WHAT IS NEEDED: A word-for-word repeat of all the data is the goal.

THE DATA:

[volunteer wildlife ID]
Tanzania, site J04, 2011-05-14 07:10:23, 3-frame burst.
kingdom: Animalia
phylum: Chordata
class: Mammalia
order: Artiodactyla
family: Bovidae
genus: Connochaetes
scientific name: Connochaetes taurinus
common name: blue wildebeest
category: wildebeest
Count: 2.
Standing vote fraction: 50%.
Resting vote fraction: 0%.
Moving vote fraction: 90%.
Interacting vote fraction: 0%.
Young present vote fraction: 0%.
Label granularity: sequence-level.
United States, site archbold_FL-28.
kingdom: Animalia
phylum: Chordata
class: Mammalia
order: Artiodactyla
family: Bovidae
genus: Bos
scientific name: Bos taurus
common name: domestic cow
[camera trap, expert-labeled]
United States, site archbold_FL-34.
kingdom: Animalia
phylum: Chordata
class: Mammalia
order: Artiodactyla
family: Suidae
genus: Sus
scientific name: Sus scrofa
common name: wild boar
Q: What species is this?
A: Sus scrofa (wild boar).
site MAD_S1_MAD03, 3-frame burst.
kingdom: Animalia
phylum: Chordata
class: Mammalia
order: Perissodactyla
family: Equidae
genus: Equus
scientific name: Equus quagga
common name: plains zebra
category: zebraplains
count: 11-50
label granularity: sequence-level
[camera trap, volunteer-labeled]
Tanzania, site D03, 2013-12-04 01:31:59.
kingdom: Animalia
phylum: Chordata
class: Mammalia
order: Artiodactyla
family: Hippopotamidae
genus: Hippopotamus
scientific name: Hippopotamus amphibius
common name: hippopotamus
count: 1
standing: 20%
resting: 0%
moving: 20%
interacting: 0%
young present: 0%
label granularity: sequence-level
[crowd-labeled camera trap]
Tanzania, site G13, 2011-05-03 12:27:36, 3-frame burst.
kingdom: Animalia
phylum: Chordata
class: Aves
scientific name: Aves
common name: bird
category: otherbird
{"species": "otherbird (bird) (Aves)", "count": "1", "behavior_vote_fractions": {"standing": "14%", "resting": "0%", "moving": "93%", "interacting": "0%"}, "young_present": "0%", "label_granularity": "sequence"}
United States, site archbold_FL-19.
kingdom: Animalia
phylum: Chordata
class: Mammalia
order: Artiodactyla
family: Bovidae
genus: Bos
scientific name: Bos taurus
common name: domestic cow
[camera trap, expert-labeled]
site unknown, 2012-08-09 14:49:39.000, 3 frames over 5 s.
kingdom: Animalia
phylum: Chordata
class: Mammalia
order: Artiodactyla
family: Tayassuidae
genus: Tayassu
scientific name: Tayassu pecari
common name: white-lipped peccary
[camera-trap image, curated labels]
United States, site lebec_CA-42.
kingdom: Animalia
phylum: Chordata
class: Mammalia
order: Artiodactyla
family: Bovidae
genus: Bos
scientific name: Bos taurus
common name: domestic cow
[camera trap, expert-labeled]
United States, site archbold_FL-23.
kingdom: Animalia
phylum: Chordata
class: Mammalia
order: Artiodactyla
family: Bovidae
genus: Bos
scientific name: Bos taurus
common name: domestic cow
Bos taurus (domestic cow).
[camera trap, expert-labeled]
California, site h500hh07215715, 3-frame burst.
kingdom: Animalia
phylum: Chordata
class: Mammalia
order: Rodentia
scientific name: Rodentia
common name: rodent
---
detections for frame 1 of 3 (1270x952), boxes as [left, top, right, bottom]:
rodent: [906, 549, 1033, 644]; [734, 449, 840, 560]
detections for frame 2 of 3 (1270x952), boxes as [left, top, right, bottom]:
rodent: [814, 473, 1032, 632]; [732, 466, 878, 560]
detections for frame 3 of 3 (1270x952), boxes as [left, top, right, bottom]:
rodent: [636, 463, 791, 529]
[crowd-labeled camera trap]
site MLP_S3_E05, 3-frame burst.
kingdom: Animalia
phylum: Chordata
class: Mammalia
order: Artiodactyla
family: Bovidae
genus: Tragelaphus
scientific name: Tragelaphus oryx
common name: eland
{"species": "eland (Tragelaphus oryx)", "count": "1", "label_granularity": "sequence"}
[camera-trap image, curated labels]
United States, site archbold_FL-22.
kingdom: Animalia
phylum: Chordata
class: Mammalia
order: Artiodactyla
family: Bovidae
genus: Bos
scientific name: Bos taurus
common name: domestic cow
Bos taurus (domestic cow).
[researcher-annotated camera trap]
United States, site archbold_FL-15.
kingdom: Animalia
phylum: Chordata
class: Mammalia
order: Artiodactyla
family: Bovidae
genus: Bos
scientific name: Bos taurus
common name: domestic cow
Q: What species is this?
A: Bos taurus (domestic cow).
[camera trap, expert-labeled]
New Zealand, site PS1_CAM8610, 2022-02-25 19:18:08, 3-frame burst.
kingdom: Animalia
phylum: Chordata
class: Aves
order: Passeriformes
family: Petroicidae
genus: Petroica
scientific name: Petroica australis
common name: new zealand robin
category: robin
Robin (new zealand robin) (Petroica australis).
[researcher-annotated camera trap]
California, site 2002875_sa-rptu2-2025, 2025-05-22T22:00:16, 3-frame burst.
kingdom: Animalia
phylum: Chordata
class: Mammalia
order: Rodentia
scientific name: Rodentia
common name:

EXERCISE ANSWER:
[volunteer wildlife ID]
Tanzania, site J04, 2011-05-14 07:10:23, 3-frame burst.
kingdom: Animalia
phylum: Chordata
class: Mammalia
order: Artiodactyla
family: Bovidae
genus: Connochaetes
scientific name: Connochaetes taurinus
common name: blue wildebeest
category: wildebeest
Count: 2.
Standing vote fraction: 50%.
Resting vote fraction: 0%.
Moving vote fraction: 90%.
Interacting vote fraction: 0%.
Young present vote fraction: 0%.
Label granularity: sequence-level.
United States, site archbold_FL-28.
kingdom: Animalia
phylum: Chordata
class: Mammalia
order: Artiodactyla
family: Bovidae
genus: Bos
scientific name: Bos taurus
common name: domestic cow
[camera trap, expert-labeled]
United States, site archbold_FL-34.
kingdom: Animalia
phylum: Chordata
class: Mammalia
order: Artiodactyla
family: Suidae
genus: Sus
scientific name: Sus scrofa
common name: wild boar
Q: What species is this?
A: Sus scrofa (wild boar).
site MAD_S1_MAD03, 3-frame burst.
kingdom: Animalia
phylum: Chordata
class: Mammalia
order: Perissodactyla
family: Equidae
genus: Equus
scientific name: Equus quagga
common name: plains zebra
category: zebraplains
count: 11-50
label granularity: sequence-level
[camera trap, volunteer-labeled]
Tanzania, site D03, 2013-12-04 01:31:59.
kingdom: Animalia
phylum: Chordata
class: Mammalia
order: Artiodactyla
family: Hippopotamidae
genus: Hippopotamus
scientific name: Hippopotamus amphibius
common name: hippopotamus
count: 1
standing: 20%
resting: 0%
moving: 20%
interacting: 0%
young present: 0%
label granularity: sequence-level
[crowd-labeled camera trap]
Tanzania, site G13, 2011-05-03 12:27:36, 3-frame burst.
kingdom: Animalia
phylum: Chordata
class: Aves
scientific name: Aves
common name: bird
category: otherbird
{"species": "otherbird (bird) (Aves)", "count": "1", "behavior_vote_fractions": {"standing": "14%", "resting": "0%", "moving": "93%", "interacting": "0%"}, "young_present": "0%", "label_granularity": "sequence"}
United States, site archbold_FL-19.
kingdom: Animalia
phylum: Chordata
class: Mammalia
order: Artiodactyla
family: Bovidae
genus: Bos
scientific name: Bos taurus
common name: domestic cow
[camera trap, expert-labeled]
site unknown, 2012-08-09 14:49:39.000, 3 frames over 5 s.
kingdom: Animalia
phylum: Chordata
class: Mammalia
order: Artiodactyla
family: Tayassuidae
genus: Tayassu
scientific name: Tayassu pecari
common name: white-lipped peccary
[camera-trap image, curated labels]
United States, site lebec_CA-42.
kingdom: Animalia
phylum: Chordata
class: Mammalia
order: Artiodactyla
family: Bovidae
genus: Bos
scientific name: Bos taurus
common name: domestic cow
[camera trap, expert-labeled]
United States, site archbold_FL-23.
kingdom: Animalia
phylum: Chordata
class: Mammalia
order: Artiodactyla
family: Bovidae
genus: Bos
scientific name: Bos taurus
common name: domestic cow
Bos taurus (domestic cow).
[camera trap, expert-labeled]
California, site h500hh07215715, 3-frame burst.
kingdom: Animalia
phylum: Chordata
class: Mammalia
order: Rodentia
scientific name: Rodentia
common name: rodent
---
detections for frame 1 of 3 (1270x952), boxes as [left, top, right, bottom]:
rodent: [906, 549, 1033, 644]; [734, 449, 840, 560]
detections for frame 2 of 3 (1270x952), boxes as [left, top, right, bottom]:
rodent: [814, 473, 1032, 632]; [732, 466, 878, 560]
detections for frame 3 of 3 (1270x952), boxes as [left, top, right, bottom]:
rodent: [636, 463, 791, 529]
[crowd-labeled camera trap]
site MLP_S3_E05, 3-frame burst.
kingdom: Animalia
phylum: Chordata
class: Mammalia
order: Artiodactyla
family: Bovidae
genus: Tragelaphus
scientific name: Tragelaphus oryx
common name: eland
{"species": "eland (Tragelaphus oryx)", "count": "1", "label_granularity": "sequence"}
[camera-trap image, curated labels]
United States, site archbold_FL-22.
kingdom: Animalia
phylum: Chordata
class: Mammalia
order: Artiodactyla
family: Bovidae
genus: Bos
scientific name: Bos taurus
common name: domestic cow
Bos taurus (domestic cow).
[researcher-annotated camera trap]
United States, site archbold_FL-15.
kingdom: Animalia
phylum: Chordata
class: Mammalia
order: Artiodactyla
family: Bovidae
genus: Bos
scientific name: Bos taurus
common name: domestic cow
Q: What species is this?
A: Bos taurus (domestic cow).
[camera trap, expert-labeled]
New Zealand, site PS1_CAM8610, 2022-02-25 19:18:08, 3-frame burst.
kingdom: Animalia
phylum: Chordata
class: Aves
order: Passeriformes
family: Petroicidae
genus: Petroica
scientific name: Petroica australis
common name: new zealand robin
category: robin
Robin (new zealand robin) (Petroica australis).
[researcher-annotated camera trap]
California, site 2002875_sa-rptu2-2025, 2025-05-22T22:00:16, 3-frame burst.
kingdom: Animalia
phylum: Chordata
class: Mammalia
order: Rodentia
scientific name: Rodentia
common name:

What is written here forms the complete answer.